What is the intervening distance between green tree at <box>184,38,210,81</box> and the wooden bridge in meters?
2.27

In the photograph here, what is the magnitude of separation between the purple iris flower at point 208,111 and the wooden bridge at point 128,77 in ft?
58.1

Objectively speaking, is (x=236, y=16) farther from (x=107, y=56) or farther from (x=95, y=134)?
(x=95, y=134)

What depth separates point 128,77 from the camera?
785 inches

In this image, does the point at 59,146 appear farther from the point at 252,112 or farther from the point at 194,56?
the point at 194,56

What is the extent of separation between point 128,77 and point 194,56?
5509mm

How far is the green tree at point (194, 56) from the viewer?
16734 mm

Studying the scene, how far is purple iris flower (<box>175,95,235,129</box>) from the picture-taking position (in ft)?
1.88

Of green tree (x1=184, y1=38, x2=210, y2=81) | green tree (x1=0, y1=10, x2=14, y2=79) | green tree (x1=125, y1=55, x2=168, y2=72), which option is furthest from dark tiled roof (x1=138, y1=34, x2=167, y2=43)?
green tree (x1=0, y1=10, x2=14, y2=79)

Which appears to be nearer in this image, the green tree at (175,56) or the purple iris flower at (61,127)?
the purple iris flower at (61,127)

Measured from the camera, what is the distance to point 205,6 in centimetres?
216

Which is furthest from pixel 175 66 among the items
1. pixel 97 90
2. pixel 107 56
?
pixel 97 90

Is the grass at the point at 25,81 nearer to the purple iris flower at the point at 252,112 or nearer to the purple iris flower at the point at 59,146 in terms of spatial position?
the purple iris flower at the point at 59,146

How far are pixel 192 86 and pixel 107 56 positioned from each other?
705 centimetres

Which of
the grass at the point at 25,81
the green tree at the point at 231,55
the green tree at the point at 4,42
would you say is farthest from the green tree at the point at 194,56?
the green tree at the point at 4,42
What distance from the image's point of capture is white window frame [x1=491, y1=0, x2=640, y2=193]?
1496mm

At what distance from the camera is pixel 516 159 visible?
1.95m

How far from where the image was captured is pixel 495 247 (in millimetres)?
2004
------------------------------------------------
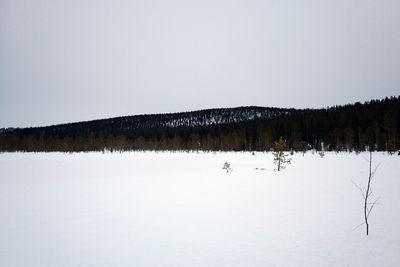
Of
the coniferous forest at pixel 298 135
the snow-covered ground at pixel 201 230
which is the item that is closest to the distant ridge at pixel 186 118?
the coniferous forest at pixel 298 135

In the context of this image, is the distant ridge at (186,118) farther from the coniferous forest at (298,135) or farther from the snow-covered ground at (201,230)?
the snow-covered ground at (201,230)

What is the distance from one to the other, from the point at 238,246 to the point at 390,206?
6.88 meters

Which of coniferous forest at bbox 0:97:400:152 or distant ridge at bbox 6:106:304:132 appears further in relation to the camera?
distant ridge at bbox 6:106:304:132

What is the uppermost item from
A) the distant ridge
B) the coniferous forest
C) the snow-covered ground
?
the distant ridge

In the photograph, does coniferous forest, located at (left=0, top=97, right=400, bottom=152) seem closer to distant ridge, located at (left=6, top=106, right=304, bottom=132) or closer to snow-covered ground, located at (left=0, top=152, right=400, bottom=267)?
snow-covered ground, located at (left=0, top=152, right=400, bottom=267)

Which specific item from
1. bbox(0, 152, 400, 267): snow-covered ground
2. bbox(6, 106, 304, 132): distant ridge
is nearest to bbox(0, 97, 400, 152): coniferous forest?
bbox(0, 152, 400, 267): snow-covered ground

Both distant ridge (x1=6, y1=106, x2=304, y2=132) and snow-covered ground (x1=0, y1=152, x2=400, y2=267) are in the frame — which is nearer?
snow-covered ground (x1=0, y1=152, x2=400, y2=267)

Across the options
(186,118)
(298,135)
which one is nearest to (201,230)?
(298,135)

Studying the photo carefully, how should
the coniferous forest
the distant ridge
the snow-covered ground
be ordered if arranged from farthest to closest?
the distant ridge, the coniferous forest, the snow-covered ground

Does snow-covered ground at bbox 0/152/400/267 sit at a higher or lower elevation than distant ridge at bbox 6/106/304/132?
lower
------------------------------------------------
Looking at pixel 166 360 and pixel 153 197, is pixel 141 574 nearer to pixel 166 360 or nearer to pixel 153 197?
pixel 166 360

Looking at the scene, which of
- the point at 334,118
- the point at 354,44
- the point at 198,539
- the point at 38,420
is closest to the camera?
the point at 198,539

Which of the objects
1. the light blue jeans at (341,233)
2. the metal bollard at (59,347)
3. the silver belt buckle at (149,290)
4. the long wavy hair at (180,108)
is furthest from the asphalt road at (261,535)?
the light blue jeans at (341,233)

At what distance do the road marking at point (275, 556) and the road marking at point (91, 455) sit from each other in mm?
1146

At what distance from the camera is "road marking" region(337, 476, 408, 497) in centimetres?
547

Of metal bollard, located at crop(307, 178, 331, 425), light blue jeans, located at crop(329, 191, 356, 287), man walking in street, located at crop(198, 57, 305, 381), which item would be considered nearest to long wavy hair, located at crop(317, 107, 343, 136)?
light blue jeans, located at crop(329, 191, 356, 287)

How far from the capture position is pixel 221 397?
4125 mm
------------------------------------------------
Extract every line of the data above that contains the word "wavy", and copy each such line in full.

4. the long wavy hair at (180,108)
Of metal bollard, located at crop(307, 178, 331, 425), light blue jeans, located at crop(329, 191, 356, 287), man walking in street, located at crop(198, 57, 305, 381), which item would be considered nearest to long wavy hair, located at crop(317, 107, 343, 136)?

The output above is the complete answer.